Owen sniffed. "You fellows had better join Dr. Norton's Bible class, and learn something."

He took down a Bible from his bookcase and fluttered the leaves to the chapters in Exodus in which the plagues are described. "The first was turning the river into blood, so that the fish died, the second frogs, the third lice, the fourth flies, the fifth—"

"Oh, ring off!" shouted the impatient Donald. "Don't harrow our feelings with all that. How many were there, can't you tell us? or don't you know yourself?"

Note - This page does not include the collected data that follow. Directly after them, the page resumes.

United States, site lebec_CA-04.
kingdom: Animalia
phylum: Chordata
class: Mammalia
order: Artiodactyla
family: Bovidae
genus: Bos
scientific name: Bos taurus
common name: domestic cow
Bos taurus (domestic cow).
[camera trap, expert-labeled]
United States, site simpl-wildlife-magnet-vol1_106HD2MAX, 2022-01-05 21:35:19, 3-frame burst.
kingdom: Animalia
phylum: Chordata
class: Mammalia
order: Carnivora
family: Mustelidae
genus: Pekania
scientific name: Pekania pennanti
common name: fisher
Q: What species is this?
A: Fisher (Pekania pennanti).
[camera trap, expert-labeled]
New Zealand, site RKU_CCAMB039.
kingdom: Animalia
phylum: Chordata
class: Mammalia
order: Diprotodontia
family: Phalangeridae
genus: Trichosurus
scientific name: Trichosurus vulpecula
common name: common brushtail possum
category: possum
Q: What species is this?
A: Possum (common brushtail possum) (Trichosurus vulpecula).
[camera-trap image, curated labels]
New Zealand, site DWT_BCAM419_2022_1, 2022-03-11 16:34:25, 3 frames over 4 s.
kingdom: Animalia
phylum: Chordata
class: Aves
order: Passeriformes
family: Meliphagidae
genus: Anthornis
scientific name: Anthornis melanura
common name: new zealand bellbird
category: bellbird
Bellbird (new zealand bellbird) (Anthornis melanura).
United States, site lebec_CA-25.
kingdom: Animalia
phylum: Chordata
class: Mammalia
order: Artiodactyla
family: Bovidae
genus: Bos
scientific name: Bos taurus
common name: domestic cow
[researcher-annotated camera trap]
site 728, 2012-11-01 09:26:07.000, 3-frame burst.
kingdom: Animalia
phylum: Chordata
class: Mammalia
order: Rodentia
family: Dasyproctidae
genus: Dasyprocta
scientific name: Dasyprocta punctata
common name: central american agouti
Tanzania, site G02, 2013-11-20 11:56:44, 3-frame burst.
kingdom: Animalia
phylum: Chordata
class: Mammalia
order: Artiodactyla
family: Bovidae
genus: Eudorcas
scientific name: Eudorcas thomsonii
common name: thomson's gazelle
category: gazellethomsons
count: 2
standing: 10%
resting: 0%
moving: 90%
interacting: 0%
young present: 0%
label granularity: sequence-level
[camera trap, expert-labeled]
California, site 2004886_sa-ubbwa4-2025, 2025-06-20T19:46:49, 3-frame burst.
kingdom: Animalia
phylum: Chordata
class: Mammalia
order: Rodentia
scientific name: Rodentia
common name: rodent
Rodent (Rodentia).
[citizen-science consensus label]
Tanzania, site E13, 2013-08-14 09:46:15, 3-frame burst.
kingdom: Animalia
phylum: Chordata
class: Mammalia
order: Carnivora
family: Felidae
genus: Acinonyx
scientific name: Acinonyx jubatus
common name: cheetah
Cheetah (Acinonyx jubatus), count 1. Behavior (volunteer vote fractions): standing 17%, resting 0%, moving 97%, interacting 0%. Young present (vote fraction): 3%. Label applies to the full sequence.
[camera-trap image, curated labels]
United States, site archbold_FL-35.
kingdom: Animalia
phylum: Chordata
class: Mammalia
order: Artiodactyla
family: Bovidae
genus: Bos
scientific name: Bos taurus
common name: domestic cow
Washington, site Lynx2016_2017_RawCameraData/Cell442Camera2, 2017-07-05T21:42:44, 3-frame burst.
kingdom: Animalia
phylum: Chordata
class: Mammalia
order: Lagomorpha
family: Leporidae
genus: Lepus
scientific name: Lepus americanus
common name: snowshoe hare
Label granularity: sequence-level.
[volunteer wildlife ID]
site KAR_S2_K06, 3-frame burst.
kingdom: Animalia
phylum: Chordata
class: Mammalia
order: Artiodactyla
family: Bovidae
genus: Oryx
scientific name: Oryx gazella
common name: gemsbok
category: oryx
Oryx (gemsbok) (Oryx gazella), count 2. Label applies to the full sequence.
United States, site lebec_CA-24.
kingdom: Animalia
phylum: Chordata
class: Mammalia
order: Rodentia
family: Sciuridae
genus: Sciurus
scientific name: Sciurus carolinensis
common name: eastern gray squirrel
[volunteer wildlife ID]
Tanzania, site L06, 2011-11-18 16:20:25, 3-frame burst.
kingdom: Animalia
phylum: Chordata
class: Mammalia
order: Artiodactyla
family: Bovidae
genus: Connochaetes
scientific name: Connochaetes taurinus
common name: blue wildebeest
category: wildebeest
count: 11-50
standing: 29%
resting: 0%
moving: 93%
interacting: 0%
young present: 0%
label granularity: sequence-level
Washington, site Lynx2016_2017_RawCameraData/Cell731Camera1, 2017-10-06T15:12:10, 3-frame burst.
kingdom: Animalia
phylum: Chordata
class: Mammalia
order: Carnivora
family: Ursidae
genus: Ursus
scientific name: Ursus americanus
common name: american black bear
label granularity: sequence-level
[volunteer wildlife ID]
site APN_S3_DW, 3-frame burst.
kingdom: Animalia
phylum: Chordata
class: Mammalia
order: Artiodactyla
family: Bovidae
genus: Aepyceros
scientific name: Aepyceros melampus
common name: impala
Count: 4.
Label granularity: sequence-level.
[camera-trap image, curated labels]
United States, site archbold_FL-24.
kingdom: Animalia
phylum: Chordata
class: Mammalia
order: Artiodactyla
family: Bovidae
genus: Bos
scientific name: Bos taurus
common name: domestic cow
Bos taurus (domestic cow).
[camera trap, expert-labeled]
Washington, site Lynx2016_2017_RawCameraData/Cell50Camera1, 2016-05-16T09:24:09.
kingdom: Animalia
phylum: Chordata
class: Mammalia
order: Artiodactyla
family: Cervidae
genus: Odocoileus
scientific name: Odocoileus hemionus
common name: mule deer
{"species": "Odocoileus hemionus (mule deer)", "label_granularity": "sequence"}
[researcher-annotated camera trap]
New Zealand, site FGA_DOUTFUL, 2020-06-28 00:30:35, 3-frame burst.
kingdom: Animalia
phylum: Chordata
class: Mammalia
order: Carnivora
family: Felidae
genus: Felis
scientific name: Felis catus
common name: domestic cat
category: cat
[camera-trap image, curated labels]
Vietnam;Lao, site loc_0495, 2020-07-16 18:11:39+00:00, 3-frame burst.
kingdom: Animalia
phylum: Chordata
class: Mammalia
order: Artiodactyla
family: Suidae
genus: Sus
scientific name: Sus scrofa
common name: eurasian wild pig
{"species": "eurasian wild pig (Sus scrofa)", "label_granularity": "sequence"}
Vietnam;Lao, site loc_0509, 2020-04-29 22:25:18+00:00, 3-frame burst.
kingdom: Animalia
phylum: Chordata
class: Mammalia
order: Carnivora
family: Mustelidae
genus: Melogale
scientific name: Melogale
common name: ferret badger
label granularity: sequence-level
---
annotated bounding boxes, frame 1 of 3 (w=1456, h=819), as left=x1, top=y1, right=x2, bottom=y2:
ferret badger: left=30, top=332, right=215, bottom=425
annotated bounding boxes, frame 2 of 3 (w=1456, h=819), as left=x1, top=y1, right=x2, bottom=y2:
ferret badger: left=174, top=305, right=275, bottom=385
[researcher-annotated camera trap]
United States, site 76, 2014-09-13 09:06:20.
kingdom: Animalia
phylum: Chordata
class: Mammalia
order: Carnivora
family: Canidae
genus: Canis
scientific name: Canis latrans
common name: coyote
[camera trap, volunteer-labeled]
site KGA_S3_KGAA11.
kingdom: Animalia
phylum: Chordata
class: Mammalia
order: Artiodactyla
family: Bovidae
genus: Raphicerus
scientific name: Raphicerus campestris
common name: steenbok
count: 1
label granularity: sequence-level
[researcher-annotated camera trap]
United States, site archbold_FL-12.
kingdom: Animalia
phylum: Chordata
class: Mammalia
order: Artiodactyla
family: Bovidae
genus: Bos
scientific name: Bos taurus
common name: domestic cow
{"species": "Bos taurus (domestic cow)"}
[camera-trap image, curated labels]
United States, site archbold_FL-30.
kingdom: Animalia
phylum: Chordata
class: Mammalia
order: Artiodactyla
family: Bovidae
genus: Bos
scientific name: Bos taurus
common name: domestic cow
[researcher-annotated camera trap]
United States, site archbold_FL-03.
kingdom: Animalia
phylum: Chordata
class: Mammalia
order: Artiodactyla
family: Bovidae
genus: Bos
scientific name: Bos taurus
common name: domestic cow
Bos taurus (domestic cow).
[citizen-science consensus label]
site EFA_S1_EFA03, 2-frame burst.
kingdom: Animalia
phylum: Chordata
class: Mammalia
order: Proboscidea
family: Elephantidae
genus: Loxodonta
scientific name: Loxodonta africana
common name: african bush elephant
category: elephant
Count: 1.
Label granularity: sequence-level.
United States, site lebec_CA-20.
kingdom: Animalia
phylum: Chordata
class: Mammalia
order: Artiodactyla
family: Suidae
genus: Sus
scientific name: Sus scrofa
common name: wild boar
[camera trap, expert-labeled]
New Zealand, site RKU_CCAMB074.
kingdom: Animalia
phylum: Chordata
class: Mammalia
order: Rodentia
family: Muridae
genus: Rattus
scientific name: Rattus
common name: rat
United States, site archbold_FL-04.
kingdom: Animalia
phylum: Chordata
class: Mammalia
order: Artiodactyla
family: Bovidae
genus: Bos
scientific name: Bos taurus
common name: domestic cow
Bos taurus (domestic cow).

"Ten," answered Rob, curtly, replacing the book.

The brothers stared at each other blankly, each seeking comfort and finding none.

"You don't really think Payner'd be mean enough to put all those on us, do you?" Duncan asked after an impressive period of silence.

[Pg 99]

"There's a whole menagerie to draw from, if he's cussed enough," growled Donald.

"Who was cussed enough to rip up his room?" Rob's visitors sought information, not judicial criticism; but the opportunity was one that he could not resist.

"How does he know that we stacked his room?" For the moment Donald was like an unfortunate victim of circumstances pleading "not guilty" to a false charge.

"How do you know that he is sending the plagues?" Owen replied quietly.

"He's got you there, Don," said Duncan. "We're up against it all right. There's no use trying to squirm."

"Who's trying to squirm?" retorted Donald. "Let him bring on his plagues—a bunch of mummies if he wants to. He won't feaze me."

With this the pair departed to continue their analysis of the situation in their own quarters, and later to endeavor to sell the guinea pigs to a drug-store man to display in his window.